**WHAT YOU WILL DO**
Repeat the stretch of entries below from the line with "40108 LEGO Balloon" through the line with "Tommy Hilfiger - Gray". Include both ends and add nothing.

[[ SUPPLIED ENTRIES, beginning ]]

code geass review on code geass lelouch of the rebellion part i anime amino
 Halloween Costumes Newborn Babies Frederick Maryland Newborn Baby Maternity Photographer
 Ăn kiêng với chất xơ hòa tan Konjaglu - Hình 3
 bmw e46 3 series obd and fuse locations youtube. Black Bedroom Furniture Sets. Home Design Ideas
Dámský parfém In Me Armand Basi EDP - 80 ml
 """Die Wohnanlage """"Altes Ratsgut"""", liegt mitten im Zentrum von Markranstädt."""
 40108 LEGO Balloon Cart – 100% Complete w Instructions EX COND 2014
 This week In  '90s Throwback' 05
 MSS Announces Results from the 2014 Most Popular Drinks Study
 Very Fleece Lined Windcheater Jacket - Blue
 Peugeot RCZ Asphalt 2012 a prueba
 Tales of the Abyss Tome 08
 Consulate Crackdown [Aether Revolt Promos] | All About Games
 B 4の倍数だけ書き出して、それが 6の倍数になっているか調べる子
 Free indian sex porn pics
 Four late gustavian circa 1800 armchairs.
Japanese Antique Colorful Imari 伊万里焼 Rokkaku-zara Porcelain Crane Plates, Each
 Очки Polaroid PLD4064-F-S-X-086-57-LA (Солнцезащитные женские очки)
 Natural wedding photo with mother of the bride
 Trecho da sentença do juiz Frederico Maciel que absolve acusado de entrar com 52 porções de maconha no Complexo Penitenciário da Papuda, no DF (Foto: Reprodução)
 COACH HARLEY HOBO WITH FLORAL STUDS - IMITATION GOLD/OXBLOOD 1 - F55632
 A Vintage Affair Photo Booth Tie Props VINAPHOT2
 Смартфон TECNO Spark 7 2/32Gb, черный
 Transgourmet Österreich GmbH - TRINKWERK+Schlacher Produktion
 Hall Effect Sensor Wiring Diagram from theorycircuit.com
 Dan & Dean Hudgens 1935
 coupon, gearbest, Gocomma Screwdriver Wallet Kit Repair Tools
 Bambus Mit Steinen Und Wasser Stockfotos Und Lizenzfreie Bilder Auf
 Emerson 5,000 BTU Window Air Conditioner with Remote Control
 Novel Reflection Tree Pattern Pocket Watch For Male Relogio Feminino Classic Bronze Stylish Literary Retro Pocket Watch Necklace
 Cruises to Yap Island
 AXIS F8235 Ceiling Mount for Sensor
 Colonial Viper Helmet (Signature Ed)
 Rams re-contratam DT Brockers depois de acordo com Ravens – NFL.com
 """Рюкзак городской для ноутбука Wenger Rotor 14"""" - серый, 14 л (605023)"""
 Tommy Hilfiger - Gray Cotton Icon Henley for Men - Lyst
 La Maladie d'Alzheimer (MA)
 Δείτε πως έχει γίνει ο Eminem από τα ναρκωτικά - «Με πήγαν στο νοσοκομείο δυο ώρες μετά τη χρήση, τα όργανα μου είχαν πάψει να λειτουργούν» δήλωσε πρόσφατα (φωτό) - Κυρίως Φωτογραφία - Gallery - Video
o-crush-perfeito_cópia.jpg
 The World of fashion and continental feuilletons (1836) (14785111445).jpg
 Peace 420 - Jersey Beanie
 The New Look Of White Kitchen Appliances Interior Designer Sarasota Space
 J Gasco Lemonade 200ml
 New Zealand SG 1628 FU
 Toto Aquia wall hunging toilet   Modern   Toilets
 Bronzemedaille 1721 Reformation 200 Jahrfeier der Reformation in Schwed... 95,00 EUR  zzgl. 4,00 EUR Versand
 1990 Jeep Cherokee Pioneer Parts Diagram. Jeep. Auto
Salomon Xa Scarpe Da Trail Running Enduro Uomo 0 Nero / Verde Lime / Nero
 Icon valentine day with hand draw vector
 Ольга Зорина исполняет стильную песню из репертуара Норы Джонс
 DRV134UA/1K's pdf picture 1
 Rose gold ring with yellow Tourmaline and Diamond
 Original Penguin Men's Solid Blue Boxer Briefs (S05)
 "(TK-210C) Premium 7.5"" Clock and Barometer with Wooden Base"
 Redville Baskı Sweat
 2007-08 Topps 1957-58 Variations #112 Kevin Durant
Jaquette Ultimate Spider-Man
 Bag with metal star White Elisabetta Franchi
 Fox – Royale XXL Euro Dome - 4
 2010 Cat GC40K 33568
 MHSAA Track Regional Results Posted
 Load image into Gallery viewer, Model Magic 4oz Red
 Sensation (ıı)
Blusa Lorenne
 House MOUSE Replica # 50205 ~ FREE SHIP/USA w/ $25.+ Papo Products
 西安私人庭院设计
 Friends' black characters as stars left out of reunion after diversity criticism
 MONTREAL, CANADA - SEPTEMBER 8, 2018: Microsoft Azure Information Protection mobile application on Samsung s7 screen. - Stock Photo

[[ SUPPLIED ENTRIES, end ]]

**RESULT OF THIS EXERCISE**
 40108 LEGO Balloon Cart – 100% Complete w Instructions EX COND 2014
 This week In  '90s Throwback' 05
 MSS Announces Results from the 2014 Most Popular Drinks Study
 Very Fleece Lined Windcheater Jacket - Blue
 Peugeot RCZ Asphalt 2012 a prueba
 Tales of the Abyss Tome 08
 Consulate Crackdown [Aether Revolt Promos] | All About Games
 B 4の倍数だけ書き出して、それが 6の倍数になっているか調べる子
 Free indian sex porn pics
 Four late gustavian circa 1800 armchairs.
Japanese Antique Colorful Imari 伊万里焼 Rokkaku-zara Porcelain Crane Plates, Each
 Очки Polaroid PLD4064-F-S-X-086-57-LA (Солнцезащитные женские очки)
 Natural wedding photo with mother of the bride
 Trecho da sentença do juiz Frederico Maciel que absolve acusado de entrar com 52 porções de maconha no Complexo Penitenciário da Papuda, no DF (Foto: Reprodução)
 COACH HARLEY HOBO WITH FLORAL STUDS - IMITATION GOLD/OXBLOOD 1 - F55632
 A Vintage Affair Photo Booth Tie Props VINAPHOT2
 Смартфон TECNO Spark 7 2/32Gb, черный
 Transgourmet Österreich GmbH - TRINKWERK+Schlacher Produktion
 Hall Effect Sensor Wiring Diagram from theorycircuit.com
 Dan & Dean Hudgens 1935
 coupon, gearbest, Gocomma Screwdriver Wallet Kit Repair Tools
 Bambus Mit Steinen Und Wasser Stockfotos Und Lizenzfreie Bilder Auf
 Emerson 5,000 BTU Window Air Conditioner with Remote Control
 Novel Reflection Tree Pattern Pocket Watch For Male Relogio Feminino Classic Bronze Stylish Literary Retro Pocket Watch Necklace
 Cruises to Yap Island
 AXIS F8235 Ceiling Mount for Sensor
 Colonial Viper Helmet (Signature Ed)
 Rams re-contratam DT Brockers depois de acordo com Ravens – NFL.com
 """Рюкзак городской для ноутбука Wenger Rotor 14"""" - серый, 14 л (605023)"""
 Tommy Hilfiger - Gray Cotton Icon Henley for Men - Lyst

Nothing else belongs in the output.